:: ITEMS ::
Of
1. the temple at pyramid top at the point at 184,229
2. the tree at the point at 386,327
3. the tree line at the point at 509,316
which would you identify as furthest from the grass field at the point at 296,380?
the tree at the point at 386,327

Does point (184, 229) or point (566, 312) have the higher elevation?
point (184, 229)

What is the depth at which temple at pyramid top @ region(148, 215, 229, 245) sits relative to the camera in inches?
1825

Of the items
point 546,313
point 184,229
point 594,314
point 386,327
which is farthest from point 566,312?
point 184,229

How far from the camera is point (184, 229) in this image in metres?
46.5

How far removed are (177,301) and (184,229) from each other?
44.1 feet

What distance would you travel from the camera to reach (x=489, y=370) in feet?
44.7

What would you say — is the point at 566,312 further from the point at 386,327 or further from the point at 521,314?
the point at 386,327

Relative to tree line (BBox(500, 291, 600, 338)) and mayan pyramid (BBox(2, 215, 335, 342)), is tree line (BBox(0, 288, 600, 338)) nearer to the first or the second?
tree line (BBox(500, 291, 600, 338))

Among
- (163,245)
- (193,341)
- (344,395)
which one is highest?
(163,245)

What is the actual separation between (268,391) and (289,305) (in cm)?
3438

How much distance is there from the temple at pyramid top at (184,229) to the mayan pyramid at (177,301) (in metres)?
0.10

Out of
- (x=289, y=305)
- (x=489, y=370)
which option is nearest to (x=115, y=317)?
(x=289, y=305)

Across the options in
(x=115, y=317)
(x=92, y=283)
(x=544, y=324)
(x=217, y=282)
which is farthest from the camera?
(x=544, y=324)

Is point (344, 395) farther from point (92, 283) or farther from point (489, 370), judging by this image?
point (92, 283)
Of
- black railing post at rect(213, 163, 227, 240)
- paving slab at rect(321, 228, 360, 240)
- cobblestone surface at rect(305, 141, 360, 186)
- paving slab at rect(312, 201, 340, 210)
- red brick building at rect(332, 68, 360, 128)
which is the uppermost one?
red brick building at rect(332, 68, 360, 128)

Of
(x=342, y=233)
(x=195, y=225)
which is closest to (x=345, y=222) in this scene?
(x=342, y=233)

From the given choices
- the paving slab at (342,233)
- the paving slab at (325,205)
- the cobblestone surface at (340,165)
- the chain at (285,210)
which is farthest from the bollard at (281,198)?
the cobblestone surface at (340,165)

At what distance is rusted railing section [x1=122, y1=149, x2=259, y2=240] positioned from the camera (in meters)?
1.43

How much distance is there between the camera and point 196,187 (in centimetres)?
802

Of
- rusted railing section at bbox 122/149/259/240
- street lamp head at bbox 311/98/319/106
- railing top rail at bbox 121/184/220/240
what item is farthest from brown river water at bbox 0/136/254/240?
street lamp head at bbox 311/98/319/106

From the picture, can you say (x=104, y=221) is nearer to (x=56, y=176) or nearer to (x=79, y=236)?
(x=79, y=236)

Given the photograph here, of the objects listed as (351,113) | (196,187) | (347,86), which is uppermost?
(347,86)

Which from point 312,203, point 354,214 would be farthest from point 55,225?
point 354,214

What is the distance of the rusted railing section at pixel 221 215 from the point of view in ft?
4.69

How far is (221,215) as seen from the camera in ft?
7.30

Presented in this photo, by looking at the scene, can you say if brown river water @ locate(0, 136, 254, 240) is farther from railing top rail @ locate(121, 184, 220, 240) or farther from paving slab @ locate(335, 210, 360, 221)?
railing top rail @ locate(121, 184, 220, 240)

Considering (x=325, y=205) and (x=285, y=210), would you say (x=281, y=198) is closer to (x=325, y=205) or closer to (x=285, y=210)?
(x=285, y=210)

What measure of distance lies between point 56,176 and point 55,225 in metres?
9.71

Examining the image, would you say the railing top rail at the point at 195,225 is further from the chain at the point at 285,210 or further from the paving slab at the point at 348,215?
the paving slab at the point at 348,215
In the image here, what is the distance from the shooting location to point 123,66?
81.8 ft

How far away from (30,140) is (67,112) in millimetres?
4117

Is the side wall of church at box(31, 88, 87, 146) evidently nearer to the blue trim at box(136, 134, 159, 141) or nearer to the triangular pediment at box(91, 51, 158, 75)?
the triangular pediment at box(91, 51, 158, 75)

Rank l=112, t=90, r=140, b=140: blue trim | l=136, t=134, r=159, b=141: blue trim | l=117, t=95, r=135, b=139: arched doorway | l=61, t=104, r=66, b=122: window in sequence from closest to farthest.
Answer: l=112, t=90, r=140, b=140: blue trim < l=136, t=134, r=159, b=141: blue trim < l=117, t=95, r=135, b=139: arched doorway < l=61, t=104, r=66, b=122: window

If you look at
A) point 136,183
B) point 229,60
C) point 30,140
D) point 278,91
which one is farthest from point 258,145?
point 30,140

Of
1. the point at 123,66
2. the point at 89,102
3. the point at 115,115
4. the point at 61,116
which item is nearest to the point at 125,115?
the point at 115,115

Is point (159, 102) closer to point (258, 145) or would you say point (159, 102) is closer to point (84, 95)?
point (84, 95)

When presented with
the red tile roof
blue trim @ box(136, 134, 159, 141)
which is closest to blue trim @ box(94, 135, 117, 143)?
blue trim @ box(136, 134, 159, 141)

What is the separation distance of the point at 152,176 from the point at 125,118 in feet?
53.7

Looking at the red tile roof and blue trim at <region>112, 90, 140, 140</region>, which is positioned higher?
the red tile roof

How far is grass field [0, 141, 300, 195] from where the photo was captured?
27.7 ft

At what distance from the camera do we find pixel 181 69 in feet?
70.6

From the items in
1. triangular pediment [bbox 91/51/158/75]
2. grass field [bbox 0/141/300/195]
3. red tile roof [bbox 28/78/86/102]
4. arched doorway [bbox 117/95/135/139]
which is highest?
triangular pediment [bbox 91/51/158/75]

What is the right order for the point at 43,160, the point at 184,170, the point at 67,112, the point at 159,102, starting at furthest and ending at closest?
:::
*WHAT IS EXPECTED*.
Write out every record shown above, word for word.

*THE SOLUTION*.
Of
1. the temple at pyramid top at the point at 184,229
2. the tree at the point at 386,327
3. the tree line at the point at 509,316
which would you identify as furthest from the grass field at the point at 296,380?
the tree at the point at 386,327

Does point (184, 229) or point (566, 312) have the higher elevation?
point (184, 229)

What is the depth at which temple at pyramid top @ region(148, 215, 229, 245) sits relative to the camera in inches?
1825

Of the items
point 546,313
point 184,229
point 594,314
point 386,327
which is farthest from point 566,312?
point 184,229

How far from the camera is point (184, 229) in this image in metres?
46.5

How far removed are (177,301) and (184,229) from each other?
44.1 feet

What distance would you travel from the camera to reach (x=489, y=370) in feet?
44.7

What would you say — is the point at 566,312 further from the point at 386,327 or further from the point at 521,314?
the point at 386,327

Relative to tree line (BBox(500, 291, 600, 338)) and mayan pyramid (BBox(2, 215, 335, 342)), is tree line (BBox(0, 288, 600, 338)) nearer to the first or the second?
tree line (BBox(500, 291, 600, 338))

Among
- (163,245)
- (193,341)
- (344,395)
which one is highest?
(163,245)

What is the actual separation between (268,391) and (289,305) (in cm)?
3438

How much distance is there from the temple at pyramid top at (184,229) to the mayan pyramid at (177,301) (in metres)?
0.10

Out of
- (x=289, y=305)
- (x=489, y=370)
which option is nearest to (x=115, y=317)?
(x=289, y=305)

Across the options in
(x=115, y=317)
(x=92, y=283)
(x=544, y=324)
(x=217, y=282)
which is farthest from the camera?
(x=544, y=324)

Is point (344, 395) farther from point (92, 283) or farther from point (489, 370), judging by this image?
point (92, 283)
Of
- black railing post at rect(213, 163, 227, 240)
- paving slab at rect(321, 228, 360, 240)
- cobblestone surface at rect(305, 141, 360, 186)
- paving slab at rect(312, 201, 340, 210)
- red brick building at rect(332, 68, 360, 128)
which is the uppermost one?
red brick building at rect(332, 68, 360, 128)

Of
(x=342, y=233)
(x=195, y=225)
which is closest to (x=345, y=222) in this scene?
(x=342, y=233)

From the given choices
- the paving slab at (342,233)
- the paving slab at (325,205)
- the cobblestone surface at (340,165)
- the chain at (285,210)
which is farthest from the bollard at (281,198)?
the cobblestone surface at (340,165)

At what distance is rusted railing section [x1=122, y1=149, x2=259, y2=240] positioned from the camera (in meters)?
1.43

How much distance is there between the camera and point 196,187 (in centimetres)?
802

Of
- rusted railing section at bbox 122/149/259/240
- street lamp head at bbox 311/98/319/106
- railing top rail at bbox 121/184/220/240
what item is farthest from brown river water at bbox 0/136/254/240?
street lamp head at bbox 311/98/319/106

From the picture, can you say (x=104, y=221) is nearer to (x=56, y=176) or nearer to (x=79, y=236)?
(x=79, y=236)

Given the photograph here, of the objects listed as (351,113) | (196,187) | (347,86), which is uppermost?
(347,86)

Which from point 312,203, point 354,214 would be farthest from point 55,225?
point 354,214

What is the distance of the rusted railing section at pixel 221 215 from the point of view in ft?
4.69

How far is (221,215) as seen from the camera in ft?
7.30

Presented in this photo, by looking at the scene, can you say if brown river water @ locate(0, 136, 254, 240) is farther from railing top rail @ locate(121, 184, 220, 240) or farther from paving slab @ locate(335, 210, 360, 221)?
railing top rail @ locate(121, 184, 220, 240)

Considering (x=325, y=205) and (x=285, y=210), would you say (x=281, y=198) is closer to (x=325, y=205) or closer to (x=285, y=210)?
(x=285, y=210)

What measure of distance lies between point 56,176 and point 55,225 in metres?
9.71

Examining the image, would you say the railing top rail at the point at 195,225 is further from the chain at the point at 285,210 or further from the paving slab at the point at 348,215?
the paving slab at the point at 348,215
In the image here, what is the distance from the shooting location to point 123,66?
81.8 ft

How far away from (30,140) is (67,112) in millimetres?
4117

Is the side wall of church at box(31, 88, 87, 146) evidently nearer to the blue trim at box(136, 134, 159, 141) or nearer to the triangular pediment at box(91, 51, 158, 75)?
the triangular pediment at box(91, 51, 158, 75)

Rank l=112, t=90, r=140, b=140: blue trim | l=136, t=134, r=159, b=141: blue trim | l=117, t=95, r=135, b=139: arched doorway | l=61, t=104, r=66, b=122: window in sequence from closest to farthest.
Answer: l=112, t=90, r=140, b=140: blue trim < l=136, t=134, r=159, b=141: blue trim < l=117, t=95, r=135, b=139: arched doorway < l=61, t=104, r=66, b=122: window

If you look at
A) point 136,183
B) point 229,60
C) point 30,140
D) point 278,91
which one is farthest from point 258,145?
point 30,140

Of
1. the point at 123,66
2. the point at 89,102
3. the point at 115,115
4. the point at 61,116
which item is nearest to the point at 125,115?
the point at 115,115

Is point (159, 102) closer to point (258, 145) or would you say point (159, 102) is closer to point (84, 95)?
point (84, 95)

When presented with
the red tile roof
blue trim @ box(136, 134, 159, 141)
which is closest to blue trim @ box(94, 135, 117, 143)?
blue trim @ box(136, 134, 159, 141)

What is the separation distance of the point at 152,176 from the point at 125,118 in feet?
53.7

Looking at the red tile roof and blue trim at <region>112, 90, 140, 140</region>, which is positioned higher?
the red tile roof

How far is grass field [0, 141, 300, 195] from where the photo was captured?
27.7 ft

At what distance from the camera do we find pixel 181 69 in feet?
70.6

From the items in
1. triangular pediment [bbox 91/51/158/75]
2. grass field [bbox 0/141/300/195]
3. red tile roof [bbox 28/78/86/102]
4. arched doorway [bbox 117/95/135/139]
which is highest?
triangular pediment [bbox 91/51/158/75]

What is the right order for the point at 43,160, the point at 184,170, the point at 67,112, the point at 159,102, starting at furthest and ending at closest?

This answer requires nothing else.